* PETUNJUK LATIHAN:
Lanjutkan berita di bawah tentang serapan anggaran 25 OPD di Kalimantan Timur yang belum mencapai target, dimulai sesudah kalimat terakhirnya.

Berita Kaltim Terkini
25 OPD di Kaltim Tak Capai Target, Gubernur Rudy Mas'ud Minta Percepat Serapan Anggaran
25 OPD di Kaltim tak capai target, Gubernur Rudy Mas'ud minta percepat serapan anggaran jelang akhir tahun, Senin (24/11/2025).
Penulis: Tribun Kaltim | Editor: Rita Noor Shobah
TRIBUNKALTIM.CO, SAMARINDA – Gubernur Kalimantan Timur, Rudy Mas'ud meminta 25 Organisasi Perangkat Daerah (OPD) di lingkungan Pemerintah Provinsi Kalimantan Timur fokus untuk penyerapan anggaran jelang akhir tahun.
Pasalnya 25 OPD tersebut masih gagal capai target serapan anggaran hingga minggu terakhir November 2025.
Kondisi ini membuat catatan rapor 25 OPD tersebut masih berwarna merah.
Padahal penyerapan anggaran itu sangat penting untuk kepentingan masyarakat.
Baca juga: APBD Kaltim 2026 Berkurang Rp 6 Triliun, DPRD Pastikan Program Gratispol Tetap Berjalan
Selain itu, penyerapan anggaran juga jadi penilaian penting Pemerintah Pusat dalam hal ini Menteri Keuangan, Purbaya Yudhi Sadewa dalam menilai kemampuan daerah menyerap anggaran.

* DATA MASUKAN:

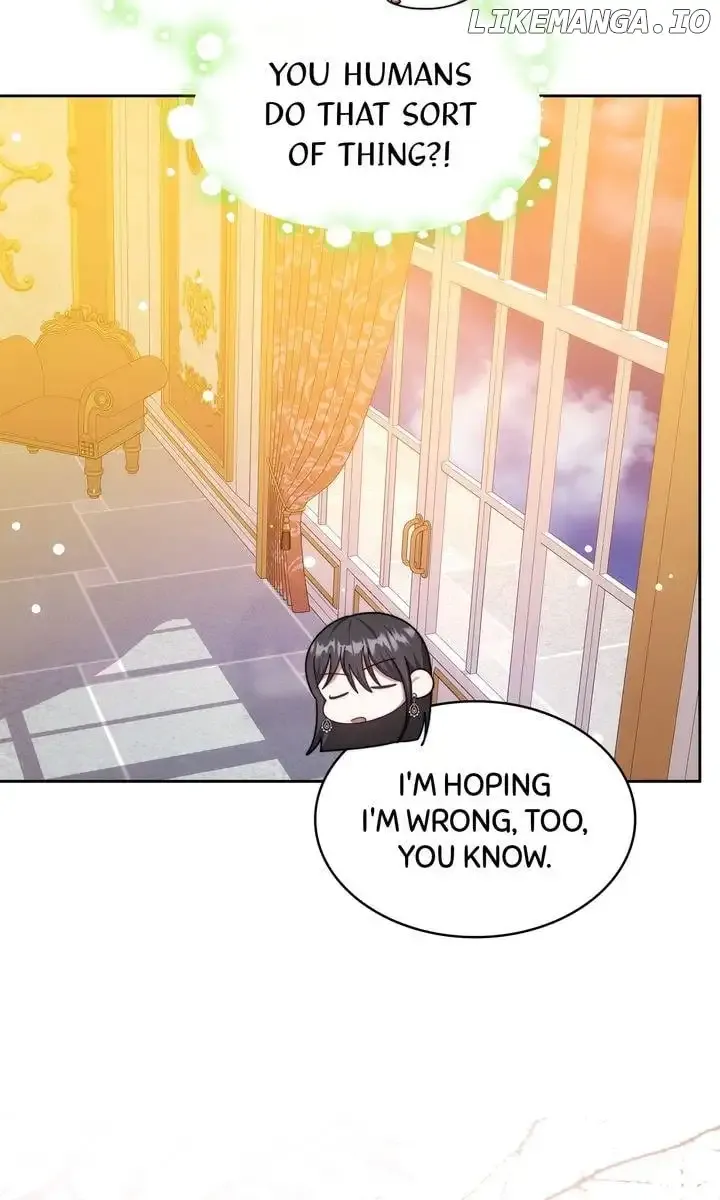 I Hated It Even More Chapter 60 Online - página 73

* JAWABAN SOAL:
Apalagi Purbaya sudah menjanjikan akan menambah dana transfer ke daerah (TKD) jika penyerapan anggaran bisa berjalan maksimal.
Gubernur Rudy Mas'ud pun memberi perhatian serius untuk hal ini.
Rudy menegaskan percepatan serapan harus dilakukan tanpa mengorbankan kualitas pekerjaan.
Pemprov Kalimantan Timur sendiri membidik prognosis (prediksi) serapan anggaran hingga akhir tahun mencapai sekitar 94 persen.
Namun hingga memasuki minggu keempat November, masih ada puluhan OPD yang belum menunjukkan kinerja sesuai harapan.
"Jadi menyesuaikan dari semuanya masih ada 25 OPD, karena ini kan baru selesai anggaran perubahannya," ujar Rudy Masud.
Ia menerangkan, seluruh OPD saat ini tengah berada dalam fase krusial untuk menyerap anggaran, mengingat waktu yang tersisa hanya sekitar satu bulan.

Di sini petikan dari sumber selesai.